I would like highly to recommend Ian Rank-Broadley’s statue groups at the Armed Forces Memorial for the Marsh Award. These sculptures do everything that one could wish for in a military memorial, expressing the pathos attendant upon the death and injury of young soldiers in war while also enlarging upon the dignity that the monument as a whole confers on those who are commemorated.

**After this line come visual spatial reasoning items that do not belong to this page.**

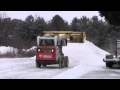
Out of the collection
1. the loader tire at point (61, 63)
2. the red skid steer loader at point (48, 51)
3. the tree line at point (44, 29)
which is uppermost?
Answer: the tree line at point (44, 29)

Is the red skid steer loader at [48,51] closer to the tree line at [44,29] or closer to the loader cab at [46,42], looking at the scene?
the loader cab at [46,42]

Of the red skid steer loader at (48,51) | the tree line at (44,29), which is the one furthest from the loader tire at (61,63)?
the tree line at (44,29)

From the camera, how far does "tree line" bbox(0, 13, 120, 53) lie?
59.5 metres

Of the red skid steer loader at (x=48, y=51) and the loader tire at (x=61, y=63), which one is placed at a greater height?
the red skid steer loader at (x=48, y=51)

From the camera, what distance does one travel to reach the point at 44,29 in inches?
2783

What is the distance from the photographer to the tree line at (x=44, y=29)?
5947 cm

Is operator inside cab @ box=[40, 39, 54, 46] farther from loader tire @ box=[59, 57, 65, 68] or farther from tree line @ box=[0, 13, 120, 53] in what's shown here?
tree line @ box=[0, 13, 120, 53]

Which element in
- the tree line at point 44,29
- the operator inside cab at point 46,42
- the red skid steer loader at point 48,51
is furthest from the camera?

The sculptures manage to refer not only to those directly involved in conflict, both men and women soldiers, but also to civilians and to the families of the dead, and thus to the wider circle of damage and grief that ripples out from each single death. Though each group contains an injured or dead figure, glimpses of something beyond loss are implied as well, not only in the figure who gestures towards the light through an opening in the stonework, but in a general sense by the collaborative efforts of all the figures involved in assisting the dead and wounded. The groups work not only in formal terms – they succeed in the immensely difficult task of assembling figures in apt aesthetic tableaux – but also in terms of the very subtle and challenging task of presenting death for what it is while refusing to succumb to despair at war’s horrors. It seems to me that by so doing the sculptures treat with kindness, dignity and respect those relatives of the dead who visit the site, while also offering a philosophical inclusivity to visitors of any religious or secular backgrounds.
The individual figures are modelled with a remarkable verve and a supreme knowledge of human form and its sculptural expression. They are beautifully integrated into the surrounding stonework through various conceits – one figure gesturing to the doorway, another carving the lettering etc. – and the slightly larger-than-lifesize scale gives a monumental feeling to the works without allowing it to become grandiose.
When Charles Sargeant Jagger sculpted the Artillery Memorial at Hyde Park, it was only by a sleight of hand that he was able to include a representation of a dead figure, face covered. Ian Rank-Broadley’s monument moves us on from the rhetoric of many 20th-century war memorials with their emphasis on glory and nationalism, to ask of us that we look the realities of war and death in the face. That it manages to do this without in any way undermining the dignity of those caught up in war’s horrors, is a tribute to the great national importance and modernity of this monument.